Weil der Riss nicht nur durch die Bürgermeisterbank, sondern auch durch den Gemeinderat, gar durch Fraktionen geht und selbst Gegner positive Seiten sehen. Auch CDU-Chef Goldmann sieht die Kulturhauptstadt als „Riesenchance“. Die Bereitschaft privater Investoren, einen Großteil des Projekts zu stemmen, sei „aller Ehren wert“. Aber die Stadt sei klamm, andere Projekte wie City-Ost und ZPT erforderten vollen Einsatz. Rülke bezeichnet Schüsslers in einer offenbar nicht mit dem OB abgestimmten Mitteilung aufgestellte Rechnung, wonach das Projekt von Sponsoren faktisch kostenneutral für die Stadt zu stemmen sei, als „vollkommen absurd“.

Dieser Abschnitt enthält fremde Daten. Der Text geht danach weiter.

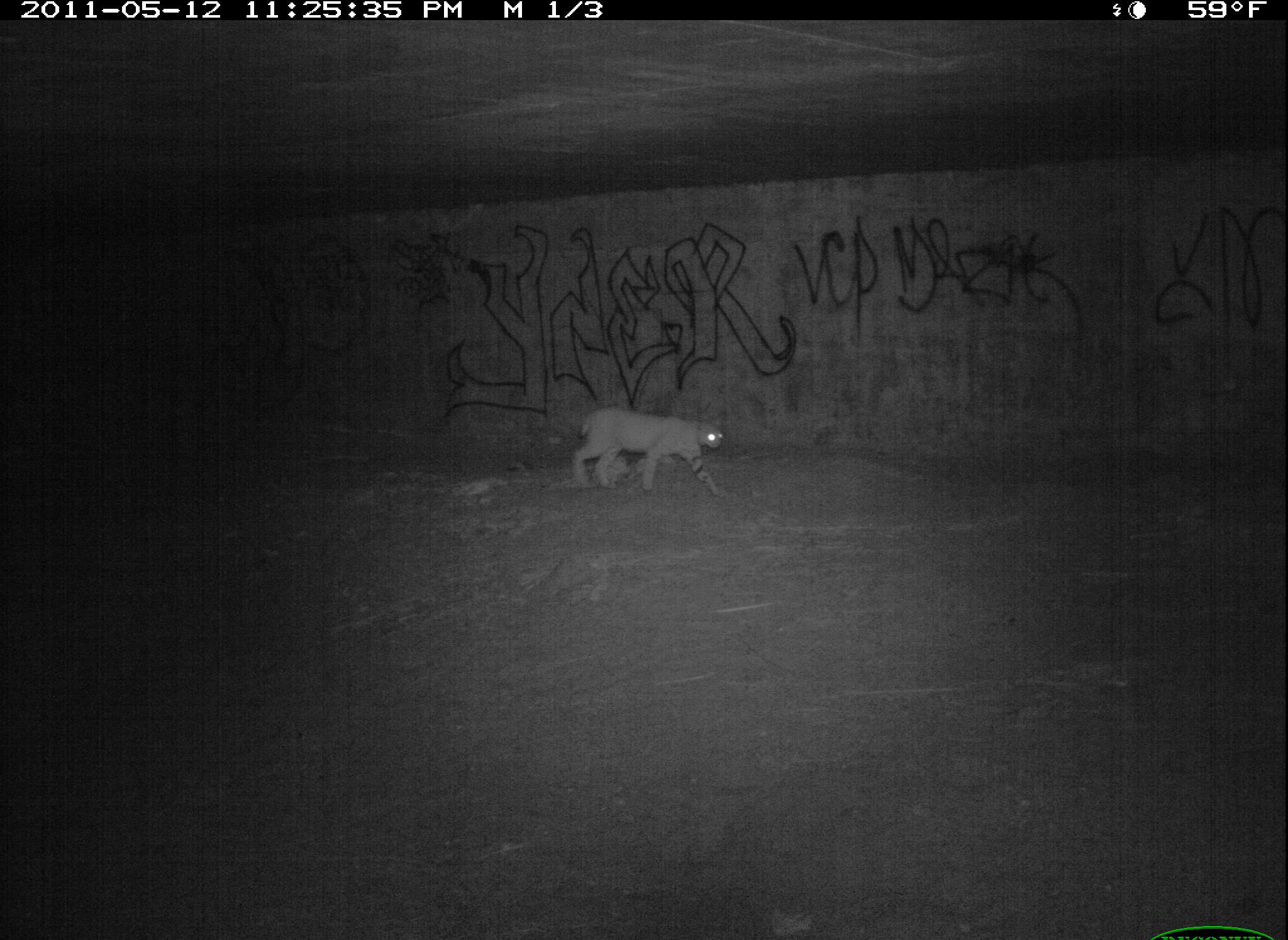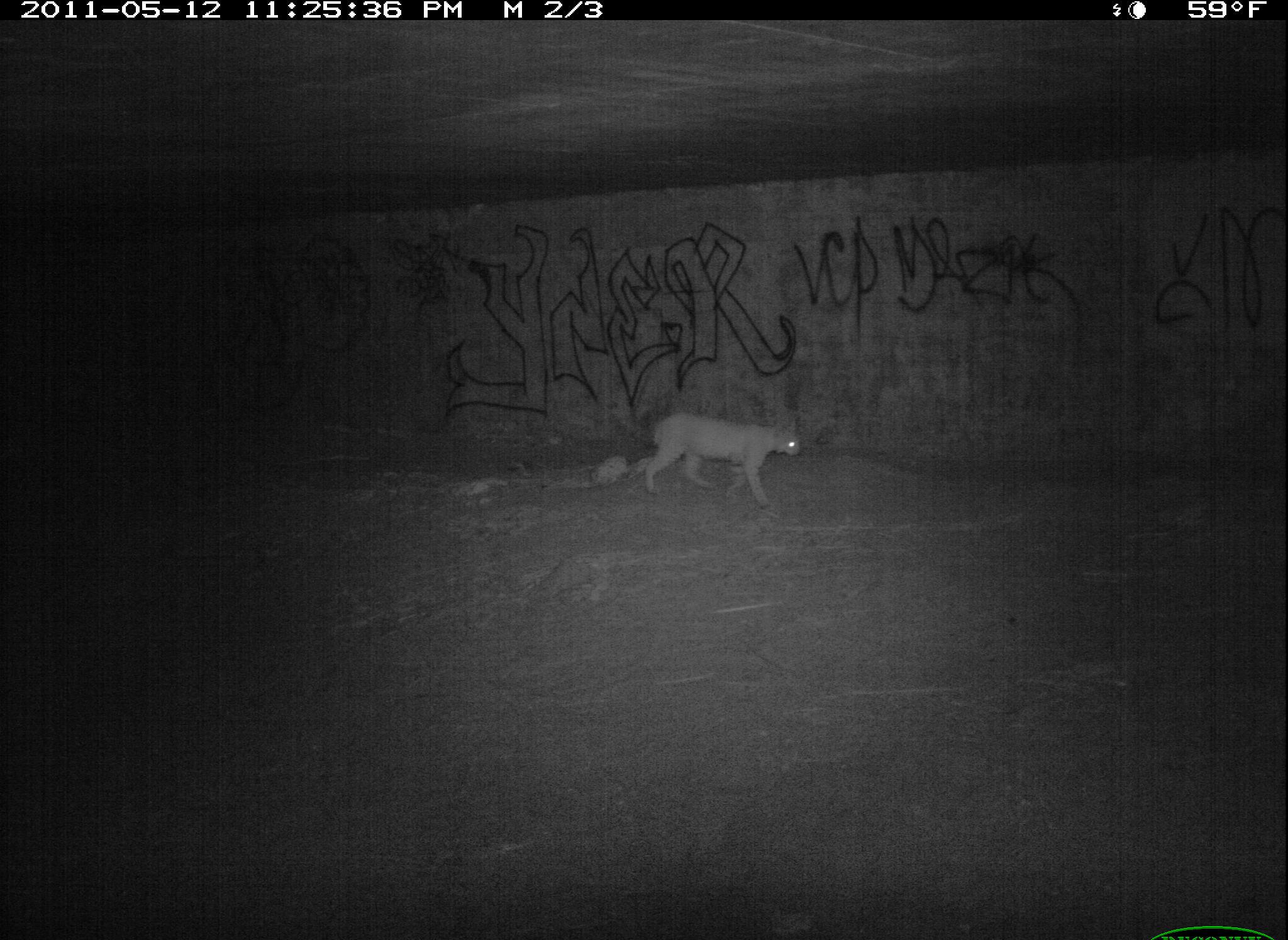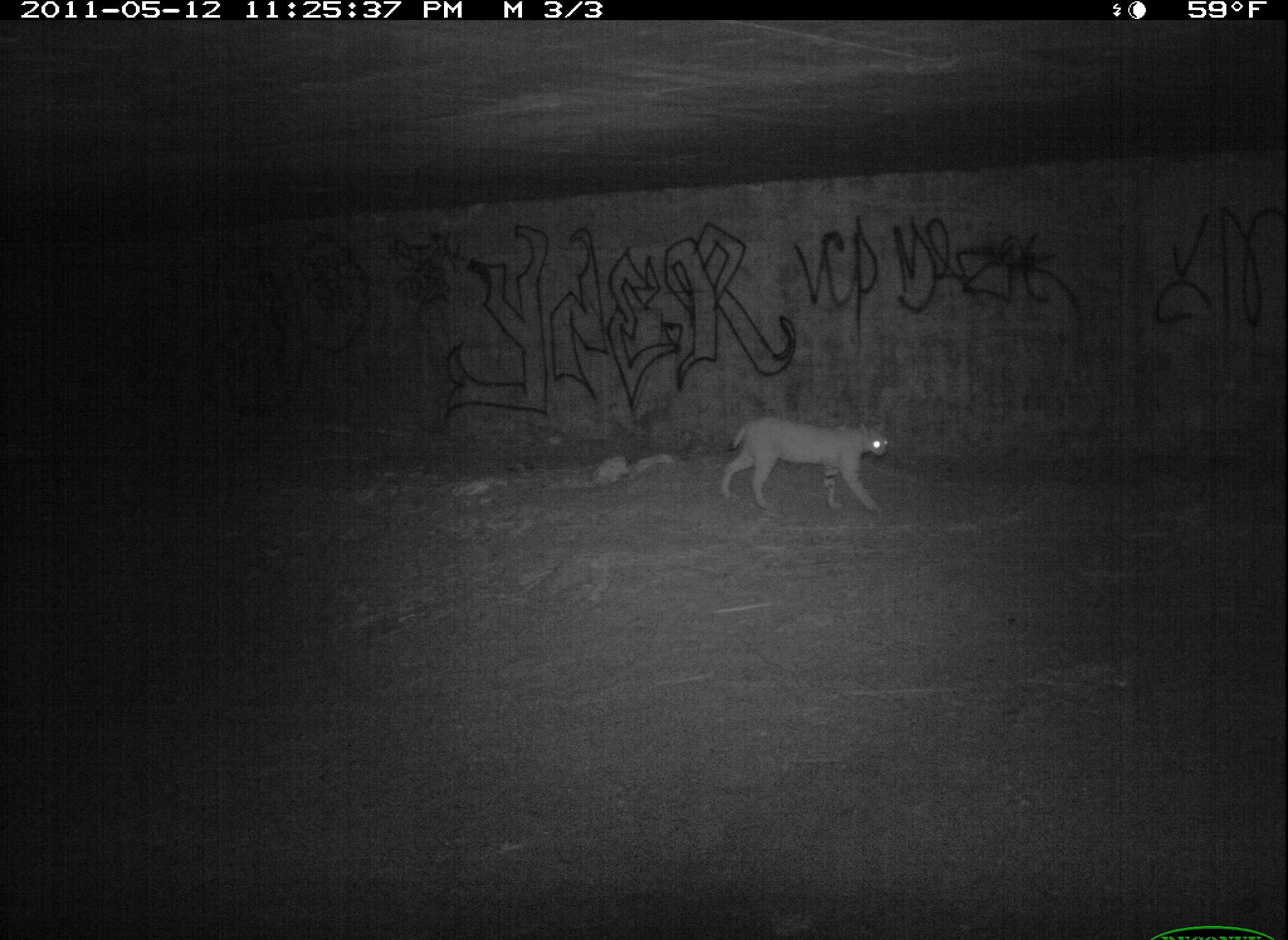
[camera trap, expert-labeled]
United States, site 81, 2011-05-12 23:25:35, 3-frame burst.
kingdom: Animalia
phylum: Chordata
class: Mammalia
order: Carnivora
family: Felidae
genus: Lynx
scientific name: Lynx rufus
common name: bobcat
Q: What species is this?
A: Bobcat (Lynx rufus).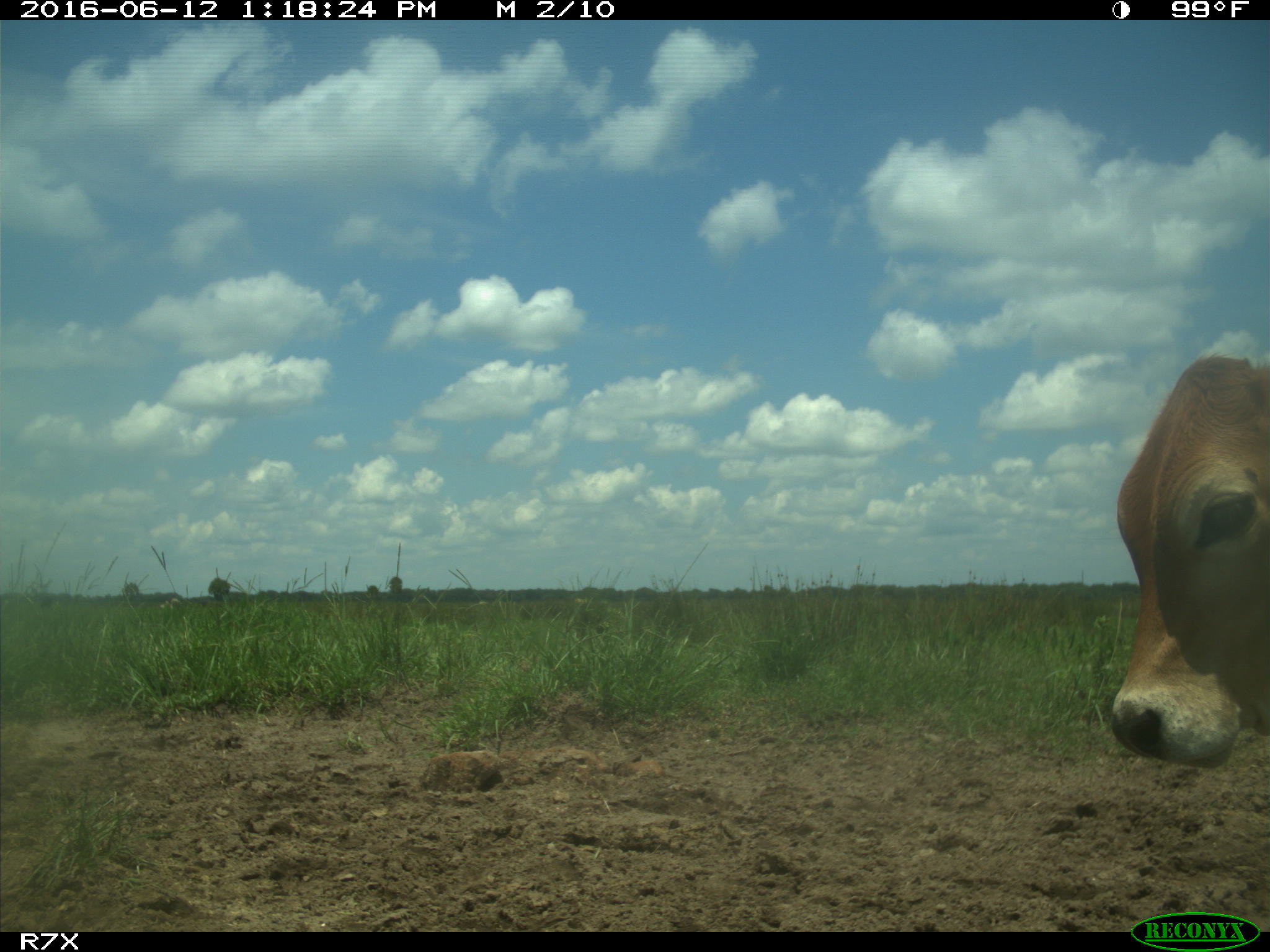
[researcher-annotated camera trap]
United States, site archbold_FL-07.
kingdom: Animalia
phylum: Chordata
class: Mammalia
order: Artiodactyla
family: Bovidae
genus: Bos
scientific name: Bos taurus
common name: domestic cow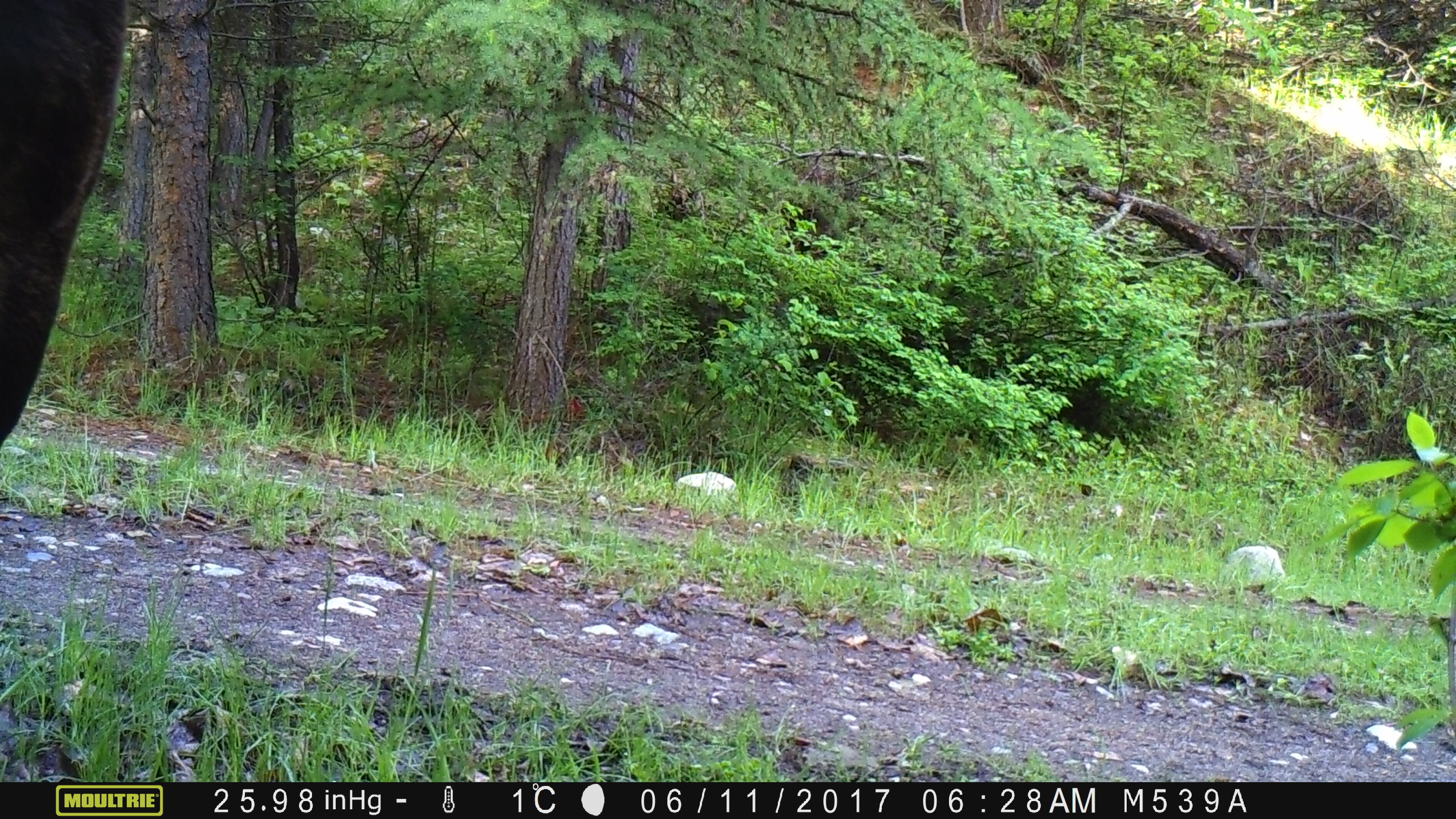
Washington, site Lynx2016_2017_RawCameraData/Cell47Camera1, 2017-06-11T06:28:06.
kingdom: Animalia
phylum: Chordata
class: Mammalia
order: Artiodactyla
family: Bovidae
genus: Bos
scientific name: Bos taurus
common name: domestic cattle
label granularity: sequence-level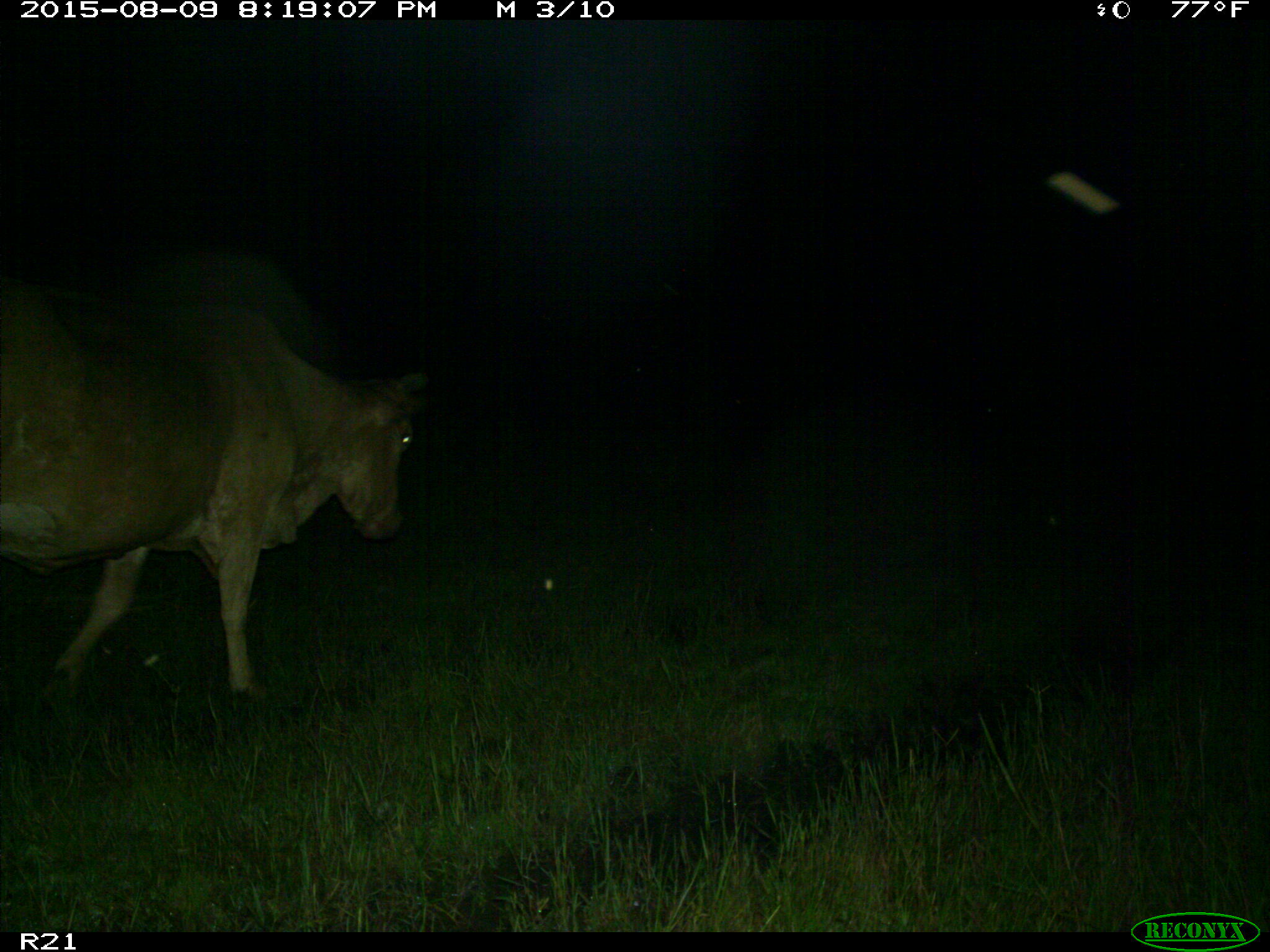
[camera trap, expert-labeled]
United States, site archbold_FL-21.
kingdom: Animalia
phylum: Chordata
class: Mammalia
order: Artiodactyla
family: Bovidae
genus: Bos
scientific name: Bos taurus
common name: domestic cow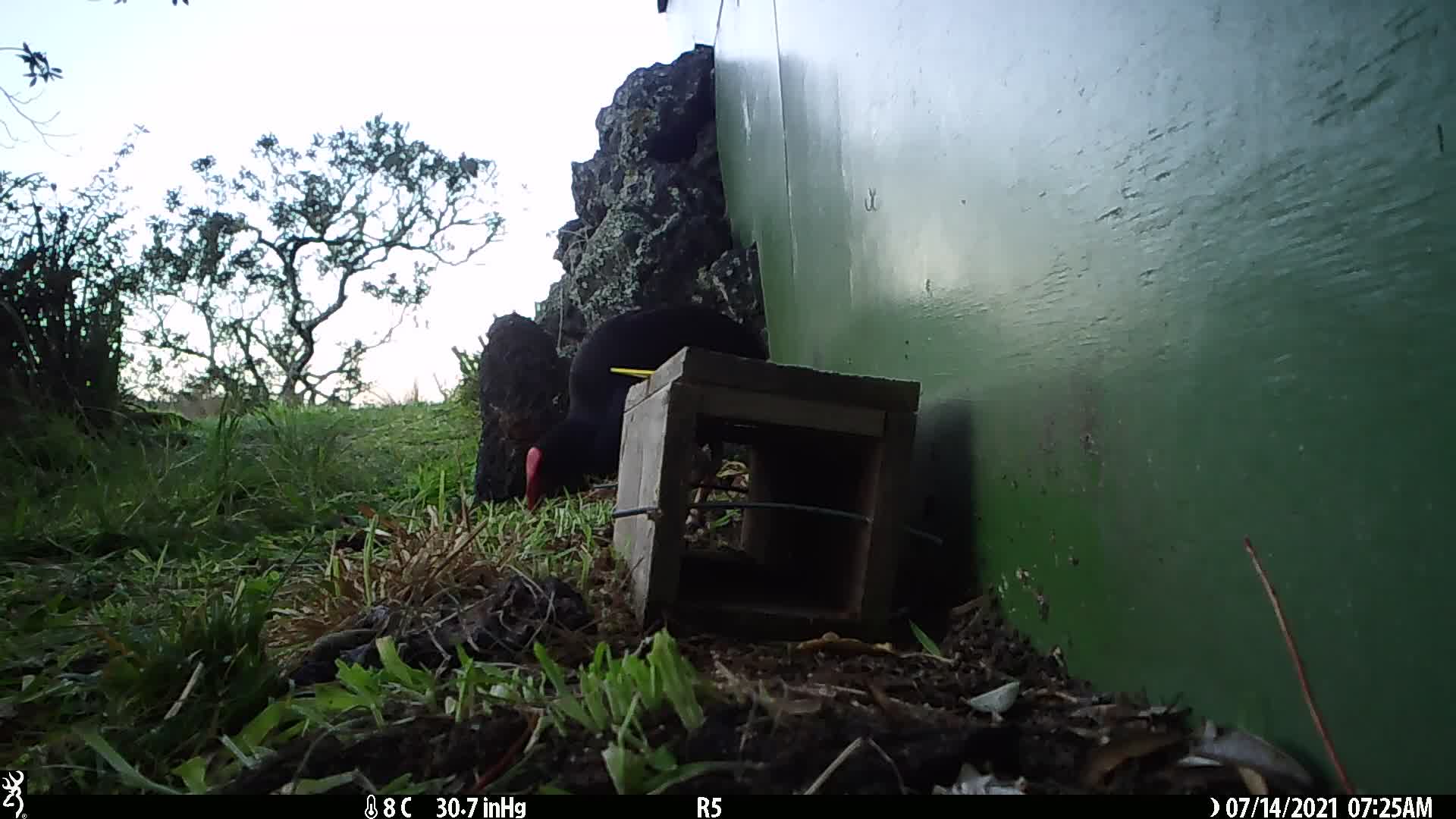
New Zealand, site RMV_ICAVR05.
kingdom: Animalia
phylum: Chordata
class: Aves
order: Gruiformes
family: Rallidae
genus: Porphyrio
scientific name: Porphyrio melanotus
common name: australasian swamphen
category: pukeko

Baumbusch sieht die Diskussion von Boch zu früh abgewürgt und wirft ihm wie großen Teilen des Gremiums „Kleingeistigkeit“ vor. Wolle die Stadt nur Pflichtaufgaben abarbeiten, „werden wir in den nächsten 20 Jahren nicht aus dem Hamsterrad herauskommen – das wäre der Tod einer Stadt“. Das Projekt würde viel mehr als nur die Kultur befördern (siehe „Ein Großprojekt soll Brücken bauen“).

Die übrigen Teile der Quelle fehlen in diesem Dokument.